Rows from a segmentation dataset
● ● ● ● ●

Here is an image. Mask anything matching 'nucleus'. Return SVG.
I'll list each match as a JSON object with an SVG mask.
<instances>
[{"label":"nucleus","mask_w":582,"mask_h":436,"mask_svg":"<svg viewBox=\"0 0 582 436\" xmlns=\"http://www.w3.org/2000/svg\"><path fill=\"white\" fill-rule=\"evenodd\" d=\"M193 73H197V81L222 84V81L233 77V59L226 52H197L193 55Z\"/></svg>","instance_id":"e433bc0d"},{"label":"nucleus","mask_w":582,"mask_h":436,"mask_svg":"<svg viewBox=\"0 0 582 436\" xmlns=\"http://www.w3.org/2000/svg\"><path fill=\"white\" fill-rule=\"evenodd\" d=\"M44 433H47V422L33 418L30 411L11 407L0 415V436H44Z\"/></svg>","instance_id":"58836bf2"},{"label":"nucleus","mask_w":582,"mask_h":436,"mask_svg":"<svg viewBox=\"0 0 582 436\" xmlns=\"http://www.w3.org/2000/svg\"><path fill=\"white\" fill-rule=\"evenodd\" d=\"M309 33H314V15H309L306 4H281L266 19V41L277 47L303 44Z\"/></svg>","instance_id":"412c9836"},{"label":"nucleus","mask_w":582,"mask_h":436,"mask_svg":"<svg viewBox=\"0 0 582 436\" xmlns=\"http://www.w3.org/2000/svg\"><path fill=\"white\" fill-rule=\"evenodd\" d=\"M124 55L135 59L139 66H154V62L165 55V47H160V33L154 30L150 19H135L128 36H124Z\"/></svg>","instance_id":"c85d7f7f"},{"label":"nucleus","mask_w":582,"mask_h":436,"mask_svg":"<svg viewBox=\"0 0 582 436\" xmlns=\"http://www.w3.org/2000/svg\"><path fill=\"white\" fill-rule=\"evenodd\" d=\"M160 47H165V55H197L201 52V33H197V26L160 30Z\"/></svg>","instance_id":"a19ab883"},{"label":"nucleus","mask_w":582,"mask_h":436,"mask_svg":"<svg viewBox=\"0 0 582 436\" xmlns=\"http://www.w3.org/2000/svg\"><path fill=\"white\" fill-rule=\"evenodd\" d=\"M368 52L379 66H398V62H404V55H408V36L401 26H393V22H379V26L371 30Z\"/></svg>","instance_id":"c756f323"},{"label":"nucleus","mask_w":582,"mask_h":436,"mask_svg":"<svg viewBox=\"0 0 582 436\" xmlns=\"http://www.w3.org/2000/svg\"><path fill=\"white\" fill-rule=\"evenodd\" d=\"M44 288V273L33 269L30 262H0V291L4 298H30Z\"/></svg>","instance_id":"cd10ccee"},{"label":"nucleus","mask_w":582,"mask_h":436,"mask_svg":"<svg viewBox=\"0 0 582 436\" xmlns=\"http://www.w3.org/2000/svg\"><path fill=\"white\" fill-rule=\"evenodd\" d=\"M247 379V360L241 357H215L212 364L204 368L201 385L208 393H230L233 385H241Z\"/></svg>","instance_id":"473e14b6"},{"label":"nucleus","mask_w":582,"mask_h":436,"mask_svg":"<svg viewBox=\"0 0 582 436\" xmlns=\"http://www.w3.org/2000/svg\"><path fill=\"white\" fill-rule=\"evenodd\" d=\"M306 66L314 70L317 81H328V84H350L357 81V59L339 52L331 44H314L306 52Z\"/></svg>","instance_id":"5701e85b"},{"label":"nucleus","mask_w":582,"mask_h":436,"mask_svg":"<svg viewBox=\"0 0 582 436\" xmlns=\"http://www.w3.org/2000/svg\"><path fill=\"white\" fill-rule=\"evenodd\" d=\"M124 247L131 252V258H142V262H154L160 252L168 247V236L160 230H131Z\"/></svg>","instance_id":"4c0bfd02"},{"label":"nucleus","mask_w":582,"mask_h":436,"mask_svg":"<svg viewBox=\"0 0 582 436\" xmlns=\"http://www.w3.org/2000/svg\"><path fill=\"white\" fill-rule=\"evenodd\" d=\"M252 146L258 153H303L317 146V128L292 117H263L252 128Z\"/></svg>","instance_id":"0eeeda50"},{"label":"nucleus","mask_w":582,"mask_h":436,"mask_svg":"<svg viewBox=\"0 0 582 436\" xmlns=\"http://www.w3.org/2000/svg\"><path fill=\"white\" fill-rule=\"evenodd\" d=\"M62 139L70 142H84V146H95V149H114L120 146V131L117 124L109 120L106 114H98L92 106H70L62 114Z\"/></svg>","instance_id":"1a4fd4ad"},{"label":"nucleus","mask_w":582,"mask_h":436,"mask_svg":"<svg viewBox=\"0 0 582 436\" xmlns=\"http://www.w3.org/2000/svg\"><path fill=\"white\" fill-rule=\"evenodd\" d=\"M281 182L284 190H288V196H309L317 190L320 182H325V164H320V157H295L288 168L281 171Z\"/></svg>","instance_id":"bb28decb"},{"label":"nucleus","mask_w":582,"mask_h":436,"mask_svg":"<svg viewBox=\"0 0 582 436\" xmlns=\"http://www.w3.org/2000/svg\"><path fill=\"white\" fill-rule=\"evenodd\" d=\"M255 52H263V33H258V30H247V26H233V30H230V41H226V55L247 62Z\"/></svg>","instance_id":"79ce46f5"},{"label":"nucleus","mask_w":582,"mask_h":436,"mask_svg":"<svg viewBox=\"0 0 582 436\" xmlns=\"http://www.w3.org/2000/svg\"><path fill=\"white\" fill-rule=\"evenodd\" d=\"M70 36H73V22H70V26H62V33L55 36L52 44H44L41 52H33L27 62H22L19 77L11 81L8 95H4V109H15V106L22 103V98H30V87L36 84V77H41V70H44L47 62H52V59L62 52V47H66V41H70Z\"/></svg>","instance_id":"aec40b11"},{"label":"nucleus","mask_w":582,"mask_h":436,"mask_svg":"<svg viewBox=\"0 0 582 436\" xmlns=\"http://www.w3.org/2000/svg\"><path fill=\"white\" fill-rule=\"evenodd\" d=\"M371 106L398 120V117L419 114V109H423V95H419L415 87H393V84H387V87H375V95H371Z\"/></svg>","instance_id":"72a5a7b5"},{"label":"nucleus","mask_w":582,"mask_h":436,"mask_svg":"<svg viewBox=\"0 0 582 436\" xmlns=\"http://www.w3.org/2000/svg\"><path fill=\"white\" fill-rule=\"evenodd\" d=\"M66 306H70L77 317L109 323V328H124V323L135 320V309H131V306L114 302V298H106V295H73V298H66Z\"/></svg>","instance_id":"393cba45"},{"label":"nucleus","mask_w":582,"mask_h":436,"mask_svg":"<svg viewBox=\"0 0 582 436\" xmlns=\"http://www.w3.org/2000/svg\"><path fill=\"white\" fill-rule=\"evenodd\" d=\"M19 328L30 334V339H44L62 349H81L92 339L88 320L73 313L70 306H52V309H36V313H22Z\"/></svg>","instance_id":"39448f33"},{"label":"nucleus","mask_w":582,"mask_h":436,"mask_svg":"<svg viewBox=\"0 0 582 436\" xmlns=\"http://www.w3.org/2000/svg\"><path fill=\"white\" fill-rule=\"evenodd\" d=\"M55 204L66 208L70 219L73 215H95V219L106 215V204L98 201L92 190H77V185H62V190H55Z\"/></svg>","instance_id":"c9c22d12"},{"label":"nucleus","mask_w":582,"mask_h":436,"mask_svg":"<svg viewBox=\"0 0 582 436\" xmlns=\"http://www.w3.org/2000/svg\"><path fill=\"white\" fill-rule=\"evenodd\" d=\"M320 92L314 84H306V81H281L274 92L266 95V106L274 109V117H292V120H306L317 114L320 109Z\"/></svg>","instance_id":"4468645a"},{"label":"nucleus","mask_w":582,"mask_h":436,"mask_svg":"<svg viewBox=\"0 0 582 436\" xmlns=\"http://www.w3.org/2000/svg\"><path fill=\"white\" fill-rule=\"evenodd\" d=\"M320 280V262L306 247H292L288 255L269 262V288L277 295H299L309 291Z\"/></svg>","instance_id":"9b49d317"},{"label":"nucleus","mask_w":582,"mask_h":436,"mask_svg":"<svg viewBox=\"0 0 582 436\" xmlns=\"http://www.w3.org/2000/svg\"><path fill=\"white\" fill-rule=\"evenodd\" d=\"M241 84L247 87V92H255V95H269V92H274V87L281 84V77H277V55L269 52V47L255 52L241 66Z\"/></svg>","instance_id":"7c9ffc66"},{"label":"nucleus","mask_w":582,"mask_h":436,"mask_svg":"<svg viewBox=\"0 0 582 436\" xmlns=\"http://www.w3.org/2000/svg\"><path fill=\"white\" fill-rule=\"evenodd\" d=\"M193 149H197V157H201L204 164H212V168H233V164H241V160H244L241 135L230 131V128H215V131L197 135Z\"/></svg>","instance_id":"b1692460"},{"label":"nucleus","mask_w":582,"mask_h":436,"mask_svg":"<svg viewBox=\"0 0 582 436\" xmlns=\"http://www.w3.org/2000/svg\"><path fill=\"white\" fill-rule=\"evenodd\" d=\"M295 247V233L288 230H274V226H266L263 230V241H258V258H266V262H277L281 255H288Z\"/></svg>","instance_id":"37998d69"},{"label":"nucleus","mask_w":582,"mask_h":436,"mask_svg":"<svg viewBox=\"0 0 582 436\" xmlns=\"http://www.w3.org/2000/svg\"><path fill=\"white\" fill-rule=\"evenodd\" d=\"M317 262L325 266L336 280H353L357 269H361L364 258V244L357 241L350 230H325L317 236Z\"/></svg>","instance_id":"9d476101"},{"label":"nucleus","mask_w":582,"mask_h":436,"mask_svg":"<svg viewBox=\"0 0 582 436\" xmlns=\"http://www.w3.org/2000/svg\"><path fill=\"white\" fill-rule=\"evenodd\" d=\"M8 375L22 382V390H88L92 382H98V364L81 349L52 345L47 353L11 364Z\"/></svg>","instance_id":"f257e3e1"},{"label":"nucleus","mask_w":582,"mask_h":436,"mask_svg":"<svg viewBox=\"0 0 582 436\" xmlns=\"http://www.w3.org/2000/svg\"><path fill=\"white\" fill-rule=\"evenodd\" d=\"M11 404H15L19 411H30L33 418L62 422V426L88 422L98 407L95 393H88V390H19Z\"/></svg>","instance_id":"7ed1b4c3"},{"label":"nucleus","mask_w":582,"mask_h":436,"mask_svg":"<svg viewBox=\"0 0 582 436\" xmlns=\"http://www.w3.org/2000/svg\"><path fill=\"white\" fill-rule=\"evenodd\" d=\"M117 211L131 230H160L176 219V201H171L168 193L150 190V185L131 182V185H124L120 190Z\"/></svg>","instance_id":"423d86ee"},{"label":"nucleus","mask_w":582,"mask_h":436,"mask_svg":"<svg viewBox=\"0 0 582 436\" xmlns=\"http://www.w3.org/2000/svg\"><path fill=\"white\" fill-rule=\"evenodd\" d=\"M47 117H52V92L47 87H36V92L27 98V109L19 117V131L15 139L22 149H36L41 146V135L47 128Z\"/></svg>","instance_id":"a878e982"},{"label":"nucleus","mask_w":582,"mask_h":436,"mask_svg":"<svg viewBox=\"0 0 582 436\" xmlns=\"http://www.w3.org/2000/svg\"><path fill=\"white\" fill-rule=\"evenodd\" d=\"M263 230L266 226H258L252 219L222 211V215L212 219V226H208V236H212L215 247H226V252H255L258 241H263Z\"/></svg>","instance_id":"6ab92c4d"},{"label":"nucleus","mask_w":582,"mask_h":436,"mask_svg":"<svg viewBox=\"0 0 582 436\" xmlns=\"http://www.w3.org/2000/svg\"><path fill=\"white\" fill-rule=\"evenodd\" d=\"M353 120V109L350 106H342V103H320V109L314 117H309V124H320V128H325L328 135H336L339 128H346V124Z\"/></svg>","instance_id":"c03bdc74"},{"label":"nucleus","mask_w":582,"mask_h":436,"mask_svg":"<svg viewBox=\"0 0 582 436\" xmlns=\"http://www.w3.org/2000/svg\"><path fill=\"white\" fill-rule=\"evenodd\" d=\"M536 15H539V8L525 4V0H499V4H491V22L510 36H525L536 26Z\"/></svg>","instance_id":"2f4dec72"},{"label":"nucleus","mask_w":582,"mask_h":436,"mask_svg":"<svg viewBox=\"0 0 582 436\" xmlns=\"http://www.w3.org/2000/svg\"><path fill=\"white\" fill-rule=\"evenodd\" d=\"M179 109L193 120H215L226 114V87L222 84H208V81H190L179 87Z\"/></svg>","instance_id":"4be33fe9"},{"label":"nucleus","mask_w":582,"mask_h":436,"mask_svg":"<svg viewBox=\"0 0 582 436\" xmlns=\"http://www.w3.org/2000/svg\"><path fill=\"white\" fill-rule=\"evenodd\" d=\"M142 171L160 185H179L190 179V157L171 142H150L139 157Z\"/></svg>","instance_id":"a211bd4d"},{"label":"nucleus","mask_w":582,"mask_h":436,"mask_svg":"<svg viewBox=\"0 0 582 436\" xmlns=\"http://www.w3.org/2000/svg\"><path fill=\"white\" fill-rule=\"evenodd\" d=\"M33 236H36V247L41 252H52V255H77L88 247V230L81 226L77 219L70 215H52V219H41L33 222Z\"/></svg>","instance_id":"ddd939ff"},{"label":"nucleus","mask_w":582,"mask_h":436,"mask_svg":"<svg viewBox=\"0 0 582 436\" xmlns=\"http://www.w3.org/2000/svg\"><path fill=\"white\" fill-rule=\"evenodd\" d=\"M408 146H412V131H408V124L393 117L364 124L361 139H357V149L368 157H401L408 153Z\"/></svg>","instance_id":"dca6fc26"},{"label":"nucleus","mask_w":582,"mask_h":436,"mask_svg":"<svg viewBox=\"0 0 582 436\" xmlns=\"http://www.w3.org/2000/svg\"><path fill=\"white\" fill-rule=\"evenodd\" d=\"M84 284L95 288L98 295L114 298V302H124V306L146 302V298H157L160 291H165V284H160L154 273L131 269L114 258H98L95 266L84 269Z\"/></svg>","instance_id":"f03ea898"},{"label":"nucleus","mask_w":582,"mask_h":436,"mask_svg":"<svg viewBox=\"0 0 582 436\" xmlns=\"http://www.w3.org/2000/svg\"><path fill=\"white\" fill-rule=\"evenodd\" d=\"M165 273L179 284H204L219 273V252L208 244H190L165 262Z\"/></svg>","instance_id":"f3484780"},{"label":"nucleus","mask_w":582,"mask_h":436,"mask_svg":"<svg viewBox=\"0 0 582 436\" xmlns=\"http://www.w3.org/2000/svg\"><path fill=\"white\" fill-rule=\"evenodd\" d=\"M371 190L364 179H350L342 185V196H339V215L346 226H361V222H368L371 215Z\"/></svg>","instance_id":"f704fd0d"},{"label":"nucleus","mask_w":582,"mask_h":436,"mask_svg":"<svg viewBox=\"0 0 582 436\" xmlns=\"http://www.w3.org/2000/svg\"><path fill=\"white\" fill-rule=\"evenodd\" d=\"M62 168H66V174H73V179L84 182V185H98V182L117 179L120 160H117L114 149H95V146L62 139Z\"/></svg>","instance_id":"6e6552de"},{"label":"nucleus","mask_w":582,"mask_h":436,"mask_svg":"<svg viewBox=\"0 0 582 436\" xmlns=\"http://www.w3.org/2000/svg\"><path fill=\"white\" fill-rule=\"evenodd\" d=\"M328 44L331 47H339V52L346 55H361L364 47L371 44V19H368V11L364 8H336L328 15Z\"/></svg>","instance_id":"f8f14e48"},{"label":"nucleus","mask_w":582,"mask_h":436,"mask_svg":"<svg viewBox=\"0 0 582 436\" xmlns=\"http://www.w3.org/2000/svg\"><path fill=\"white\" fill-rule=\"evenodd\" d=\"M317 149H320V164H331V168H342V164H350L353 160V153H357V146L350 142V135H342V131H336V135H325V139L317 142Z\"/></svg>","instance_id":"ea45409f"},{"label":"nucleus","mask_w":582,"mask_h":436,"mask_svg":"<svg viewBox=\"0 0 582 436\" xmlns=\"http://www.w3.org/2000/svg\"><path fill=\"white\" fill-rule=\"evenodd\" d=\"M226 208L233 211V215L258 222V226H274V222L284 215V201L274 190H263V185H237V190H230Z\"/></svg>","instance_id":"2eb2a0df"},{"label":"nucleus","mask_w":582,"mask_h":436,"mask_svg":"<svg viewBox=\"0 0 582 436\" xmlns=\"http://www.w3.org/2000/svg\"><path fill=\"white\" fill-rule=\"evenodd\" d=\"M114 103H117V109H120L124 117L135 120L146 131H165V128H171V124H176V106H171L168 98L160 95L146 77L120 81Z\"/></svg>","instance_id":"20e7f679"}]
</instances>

● ● ● ● ●

* [Exercise goal]:
Change every "SVG" to "vector" in the records, starting with the first line and going through the line with "<instances>", and give those lines again with nothing else altered.

* [Response below]:
Here is an image. Mask anything matching 'nucleus'. Return vector.
I'll list each match as a JSON object with an vector mask.
<instances>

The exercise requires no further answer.